La répétition est sur le point de commencer. Le régisseur, le machiniste et le directeur mettent en place les dernier détails, pendant que les spectateurs commencent à arriver dans la salle. Les acteurs eux aussi commencent à se manifester, avec leurs caprices de premier grand rôle. C’est alors que six personnes entrent doucement dans la salle. Non, pas six personnes: des personnages. Le père, la mère, le fils et la belle-fille… Ils sont à la recherche d’un auteur. Ils sont disponibles pour être la nouvelle pièce. Et ils en ont, des choses à dire. Des drames à raconter, à faire surgir. Ils sont formels: les acteurs choisis ne sont pas tout à fait à même d’incarner leurs histoires. Autant qu’ils le fassent eux-mêmes, pour expliquer enfin pourquoi la mère est en deuil alors que le père est bien vivant, et pourquoi la belle-fille semble si hargneuse envers le père.

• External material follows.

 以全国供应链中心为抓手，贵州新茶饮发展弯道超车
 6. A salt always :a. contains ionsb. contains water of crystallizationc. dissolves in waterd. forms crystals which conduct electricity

Le concept de cette pièce de théâtre est très intéressant: déconstruire le mécanisme de la pièce et montrer, avec une mise en abyme complète, l’envers du décor. On voit le décorateur courir pour reconstituer les lieux qu’on lui demande, l’actrice principale faire ses caprices de diva. Mais on voit surtout la différence entre tout ce monde artificiel et les personnages qui sont, eux, le nerf de l’intrigue. On réalise très vite que sans eux, la pièce reste superficielle, que les acteurs ne sont que des coquilles vides. Ils sont d’ailleurs les premiers à reprocher aux acteurs de ne faire que jouer, c’est à dire transformer en fiction ce qui, pour eux, est une réalité. J’ai adoré toutes les questions sur le lien ténu entre fiction et réalité qu’entretient la littérature avec notre esprit et nos sentiments.
C’est d’ailleurs parce qu’elle a des accents d’un réalisme cruel que l’histoire des personnage est si prenante. Petit à petit, au fil de leur récit, se tisse une noire histoire d’abandon, de famille déchirée, de chute dans les bas-fonds. Pas étonnants que ces personnages ne puissent souffrir que de simples acteurs donnent vie à ce drame! On les voit se déchirer, exploser, se détruire et fondre en larme devant le public qui n’est autre que le théâtre entier et très vite, on oublie qu’ils ne sont que l’histoire secondaire, car ils deviennent l’argument principal.
La note de Mélu:
Une histoire qui a réussi à la fois à me toucher et à me faire réfléchir.
Un mot sur l’auteur: Luigi Pirandello (1867-1936) est un auteur italien, prix Nobel de littérature.